Document passage

========================

Tuesday 28 February 2012

China - Genetic algorithms let Chinese drones hunt submarines

Chinese navy researchers have revealed how they plan to hunt submarines using ship-launched uncrewed air vehicles (UAVs).

The plan, developed by the naval academy in Dalian, China, is to choose the best hunting pattern for a drone using the power of the genetic algorithm - a search engine that evolves an optimum solution by discarding feeble offspring and breeding the best to make ever stronger ones.

The route evolved would make the best use of fuel, cater for air and sea threats and work with dropped sonar buoys. Presumably this could come in handy in some future international dispute over Taiwan. But why tell your adversary - who can now evolve counter measures?

You'd imagine that how a military hunts submarines might be a secret. In WWII, for instance, the airborne hunt for submarines with positional info gleaned from Bletchley Park's Enigma decrypts was pivotal in winning the battle of the Atlantic. But we learned about that much later. Bletchley was famously Churchill's goose that "laid the golden eggs but never cackled".

========================

Exercise details
Write the next part of the article on Chinese drones hunting submarines, starting after its final sentence. The data is not needed for this exercise.

========================

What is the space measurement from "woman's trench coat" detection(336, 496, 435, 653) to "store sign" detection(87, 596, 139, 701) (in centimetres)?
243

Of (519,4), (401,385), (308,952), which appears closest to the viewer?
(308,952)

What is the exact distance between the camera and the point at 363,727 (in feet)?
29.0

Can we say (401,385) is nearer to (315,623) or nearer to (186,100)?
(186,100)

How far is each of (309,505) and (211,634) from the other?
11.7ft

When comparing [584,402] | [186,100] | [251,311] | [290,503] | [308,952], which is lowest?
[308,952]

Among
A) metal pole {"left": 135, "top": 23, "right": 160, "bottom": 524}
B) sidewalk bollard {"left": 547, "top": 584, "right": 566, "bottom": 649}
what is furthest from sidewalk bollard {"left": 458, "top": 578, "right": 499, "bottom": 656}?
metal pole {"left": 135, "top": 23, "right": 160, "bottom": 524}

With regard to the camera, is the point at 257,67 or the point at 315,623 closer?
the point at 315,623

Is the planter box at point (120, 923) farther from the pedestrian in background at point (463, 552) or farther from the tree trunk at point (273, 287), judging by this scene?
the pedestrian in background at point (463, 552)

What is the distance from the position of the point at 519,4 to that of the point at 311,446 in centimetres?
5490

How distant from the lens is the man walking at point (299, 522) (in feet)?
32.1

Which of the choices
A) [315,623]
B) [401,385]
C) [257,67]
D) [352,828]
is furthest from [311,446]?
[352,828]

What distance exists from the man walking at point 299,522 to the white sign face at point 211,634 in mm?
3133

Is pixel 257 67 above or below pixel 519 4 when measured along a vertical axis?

========================

Your response
Why the department of "underwater weaponry and chemical defence" at the academy has revealed its cunning UAV plan - and published it in the journal Advanced Materials Research - is somewhat baffling.

It's not the first time this has happened. In 2010 Chinese researchers published a treatise on how to hack and trip large chunks of the US electricity grid. This led (after much initial disbelieving spluttering) to much angry rhetoric from aggrieved US commentators, not least the Department of Homeland Security.

Perhaps the frenetic, breakneck pace of China's scientific publishing machine is outstripping the nation's ability to work out what it should and should not publish?